Here latin-alph.xdy file should look like this:

(define-letter-groups
  ("a" "b" "c" "d" "e" "f" "g" "h" "i" "j" "k" "l" "m"
   "n" "o" "p" "q" "r" "s" "t" "u" "v" "w" "x" "y" "z"))

(require
  "rules/latin-tolower.xdy")

(use-rule-set
  :run 0
  :rule-set ("latin-tolower"))

(markup-letter-group
  :open-head "~n~n  \textbf {\Large "
  :close-head "}~n  \nopagebreak"
  :capitalize)

And the result is:

Index

stu003
  • 166
3

OK, thanks, this works now! But, there is some difference in English and Russian parts of Index. I mean each Russian word (group of words) has corresponding first letter in bold before, and English words are printed in common list. Can all parts of Index (all languages) be printed in a similar way?

Just one more improving. You can use this simple solution.

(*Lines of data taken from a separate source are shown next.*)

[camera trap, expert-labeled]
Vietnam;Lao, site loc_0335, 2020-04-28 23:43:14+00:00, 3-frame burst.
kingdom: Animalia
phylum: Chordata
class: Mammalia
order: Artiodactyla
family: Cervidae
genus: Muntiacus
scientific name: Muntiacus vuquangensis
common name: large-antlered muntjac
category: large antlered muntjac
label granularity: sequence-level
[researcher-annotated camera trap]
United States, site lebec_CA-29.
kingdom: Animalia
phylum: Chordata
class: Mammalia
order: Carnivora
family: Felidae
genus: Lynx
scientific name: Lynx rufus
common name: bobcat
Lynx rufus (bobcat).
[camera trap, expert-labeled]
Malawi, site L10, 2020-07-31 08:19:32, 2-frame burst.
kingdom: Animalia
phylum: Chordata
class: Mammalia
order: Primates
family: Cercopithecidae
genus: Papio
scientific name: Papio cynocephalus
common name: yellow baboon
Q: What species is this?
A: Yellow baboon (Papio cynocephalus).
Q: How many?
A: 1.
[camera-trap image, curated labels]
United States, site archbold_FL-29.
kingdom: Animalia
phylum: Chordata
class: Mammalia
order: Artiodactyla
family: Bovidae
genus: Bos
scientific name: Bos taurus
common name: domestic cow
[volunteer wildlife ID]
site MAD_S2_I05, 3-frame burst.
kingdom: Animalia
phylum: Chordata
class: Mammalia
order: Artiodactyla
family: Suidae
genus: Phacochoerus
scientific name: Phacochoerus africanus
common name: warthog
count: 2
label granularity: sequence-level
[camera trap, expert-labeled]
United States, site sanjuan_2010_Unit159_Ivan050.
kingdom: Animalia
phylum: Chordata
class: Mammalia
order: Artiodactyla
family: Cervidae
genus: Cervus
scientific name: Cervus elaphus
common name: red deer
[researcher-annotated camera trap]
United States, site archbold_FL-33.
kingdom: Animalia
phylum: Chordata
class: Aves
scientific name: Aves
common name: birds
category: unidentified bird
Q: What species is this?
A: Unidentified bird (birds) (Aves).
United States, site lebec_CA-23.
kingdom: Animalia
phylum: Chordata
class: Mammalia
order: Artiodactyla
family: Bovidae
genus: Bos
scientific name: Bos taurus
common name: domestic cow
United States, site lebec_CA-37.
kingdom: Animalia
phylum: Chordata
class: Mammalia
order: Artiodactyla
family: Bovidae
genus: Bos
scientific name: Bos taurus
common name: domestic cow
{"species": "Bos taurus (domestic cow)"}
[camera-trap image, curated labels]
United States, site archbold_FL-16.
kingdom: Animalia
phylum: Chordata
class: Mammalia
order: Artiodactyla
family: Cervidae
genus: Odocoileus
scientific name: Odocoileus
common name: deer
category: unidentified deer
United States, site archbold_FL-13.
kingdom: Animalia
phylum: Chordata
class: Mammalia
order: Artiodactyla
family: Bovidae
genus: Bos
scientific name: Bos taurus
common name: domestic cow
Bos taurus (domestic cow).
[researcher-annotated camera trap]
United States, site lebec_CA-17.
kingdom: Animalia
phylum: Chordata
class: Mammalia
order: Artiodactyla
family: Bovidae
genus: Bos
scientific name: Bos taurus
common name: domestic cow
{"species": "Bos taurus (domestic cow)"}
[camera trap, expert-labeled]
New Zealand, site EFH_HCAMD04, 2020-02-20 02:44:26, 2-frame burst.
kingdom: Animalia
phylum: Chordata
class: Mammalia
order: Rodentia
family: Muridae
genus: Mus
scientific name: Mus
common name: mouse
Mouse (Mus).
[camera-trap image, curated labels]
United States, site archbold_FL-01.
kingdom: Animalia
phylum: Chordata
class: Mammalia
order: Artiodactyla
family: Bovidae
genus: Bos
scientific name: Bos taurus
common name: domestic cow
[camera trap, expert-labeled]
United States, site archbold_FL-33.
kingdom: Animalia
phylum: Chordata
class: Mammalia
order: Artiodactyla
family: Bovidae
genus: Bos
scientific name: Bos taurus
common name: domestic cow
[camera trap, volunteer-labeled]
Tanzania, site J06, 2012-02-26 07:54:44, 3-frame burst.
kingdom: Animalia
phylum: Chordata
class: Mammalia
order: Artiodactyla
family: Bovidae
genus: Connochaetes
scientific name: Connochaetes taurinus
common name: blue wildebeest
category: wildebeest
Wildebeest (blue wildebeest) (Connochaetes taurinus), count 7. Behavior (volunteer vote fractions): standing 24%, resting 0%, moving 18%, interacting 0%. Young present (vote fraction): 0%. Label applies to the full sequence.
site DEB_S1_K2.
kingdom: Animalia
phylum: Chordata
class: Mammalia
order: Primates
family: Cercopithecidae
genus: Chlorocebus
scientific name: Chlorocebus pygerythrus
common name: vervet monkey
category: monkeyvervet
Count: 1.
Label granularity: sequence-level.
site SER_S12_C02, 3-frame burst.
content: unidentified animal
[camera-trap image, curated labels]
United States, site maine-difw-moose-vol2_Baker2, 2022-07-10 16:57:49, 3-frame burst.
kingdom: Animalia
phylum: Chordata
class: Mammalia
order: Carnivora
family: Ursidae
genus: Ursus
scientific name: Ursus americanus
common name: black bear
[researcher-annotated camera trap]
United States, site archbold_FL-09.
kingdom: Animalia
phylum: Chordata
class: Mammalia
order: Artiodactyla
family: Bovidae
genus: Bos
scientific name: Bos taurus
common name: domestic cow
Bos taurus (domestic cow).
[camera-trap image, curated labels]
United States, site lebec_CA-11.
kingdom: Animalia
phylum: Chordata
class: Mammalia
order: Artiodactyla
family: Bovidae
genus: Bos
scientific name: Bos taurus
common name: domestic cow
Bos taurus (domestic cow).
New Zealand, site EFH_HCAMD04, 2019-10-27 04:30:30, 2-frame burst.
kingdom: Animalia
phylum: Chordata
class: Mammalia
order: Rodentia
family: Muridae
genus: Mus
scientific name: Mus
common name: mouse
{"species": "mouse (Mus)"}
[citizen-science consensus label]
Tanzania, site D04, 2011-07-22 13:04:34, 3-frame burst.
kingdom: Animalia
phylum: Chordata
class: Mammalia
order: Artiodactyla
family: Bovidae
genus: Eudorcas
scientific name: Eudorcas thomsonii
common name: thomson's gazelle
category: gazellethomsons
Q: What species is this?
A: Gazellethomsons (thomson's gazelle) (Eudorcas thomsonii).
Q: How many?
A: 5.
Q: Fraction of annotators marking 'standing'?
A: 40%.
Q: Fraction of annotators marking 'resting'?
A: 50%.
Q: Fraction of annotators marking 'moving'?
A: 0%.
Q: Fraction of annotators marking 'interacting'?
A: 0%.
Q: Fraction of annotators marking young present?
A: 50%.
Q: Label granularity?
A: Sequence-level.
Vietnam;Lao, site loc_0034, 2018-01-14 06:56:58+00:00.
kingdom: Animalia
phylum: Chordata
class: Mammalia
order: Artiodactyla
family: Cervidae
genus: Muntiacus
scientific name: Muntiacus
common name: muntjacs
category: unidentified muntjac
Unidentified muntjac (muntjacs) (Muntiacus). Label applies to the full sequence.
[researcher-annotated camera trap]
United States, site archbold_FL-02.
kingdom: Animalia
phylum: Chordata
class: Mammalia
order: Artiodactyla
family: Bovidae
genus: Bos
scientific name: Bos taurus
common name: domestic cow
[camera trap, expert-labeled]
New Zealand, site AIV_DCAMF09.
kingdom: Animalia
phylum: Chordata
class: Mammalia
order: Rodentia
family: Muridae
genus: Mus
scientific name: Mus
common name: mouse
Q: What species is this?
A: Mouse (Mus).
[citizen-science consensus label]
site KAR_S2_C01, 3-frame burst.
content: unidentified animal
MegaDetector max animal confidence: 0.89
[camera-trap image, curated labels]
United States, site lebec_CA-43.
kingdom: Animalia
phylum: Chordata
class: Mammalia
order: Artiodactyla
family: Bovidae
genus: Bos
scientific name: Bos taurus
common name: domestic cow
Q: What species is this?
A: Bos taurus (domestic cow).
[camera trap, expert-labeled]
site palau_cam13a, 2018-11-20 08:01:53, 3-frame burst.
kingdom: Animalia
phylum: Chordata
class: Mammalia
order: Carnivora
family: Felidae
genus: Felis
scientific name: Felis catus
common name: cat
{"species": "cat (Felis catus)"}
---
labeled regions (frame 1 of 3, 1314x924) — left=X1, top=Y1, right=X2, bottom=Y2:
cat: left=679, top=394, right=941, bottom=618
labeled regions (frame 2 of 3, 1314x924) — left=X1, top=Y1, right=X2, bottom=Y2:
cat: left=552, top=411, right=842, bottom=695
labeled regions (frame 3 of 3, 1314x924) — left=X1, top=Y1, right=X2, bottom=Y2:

(require "lang/english/utf8.xdy")
(require "lang/russian/utf8.xdy")

(define-sort-rule-orientations (forward backward forward forward))
(use-rule-set   
    :run 0
    :rule-set (
        "en-alphabetize" 
        "ru-alphabetize" 
        "en-ignore-special" 
        "ru-ignore-special"
    )
)   
(use-rule-set 
    :run 1
    :rule-set (
        "en-resolve-diacritics"  
        "ru-resolve-diacritics" 
        "en-ignore-special" 
        "ru-ignore-special"
    )
)
(use-rule-set 
    :run 2
    :rule-set (
        "en-resolve-case" 
        "ru-resolve-case" 
        "en-ignore-special"
        "ru-ignore-special"
    )
)
(use-rule-set 
    :run 3
    :rule-set (
        "en-resolve-special"
        "ru-resolve-special"
    )
)

Store this code to multilingual.xdy. And run:

texindy -C utf8 -M multilingual.xdy -o you-paper.ind you-paper.idx

Note: You shouldn't pass language to texindy (i.e. -L russian.), because multilingual.xdy contains description of both languages.

\makeindex [options = -L russian -C utf8 -M latin-alph.xdy]

If you prefer use imakeidx code will be

\makeindex [options = -C utf8 -M multilingual.xdy]

The result will be with latin-first sort order. result of multilingual.xdy

By the way, you can change sort order. Just swap language instructions in rule-sets.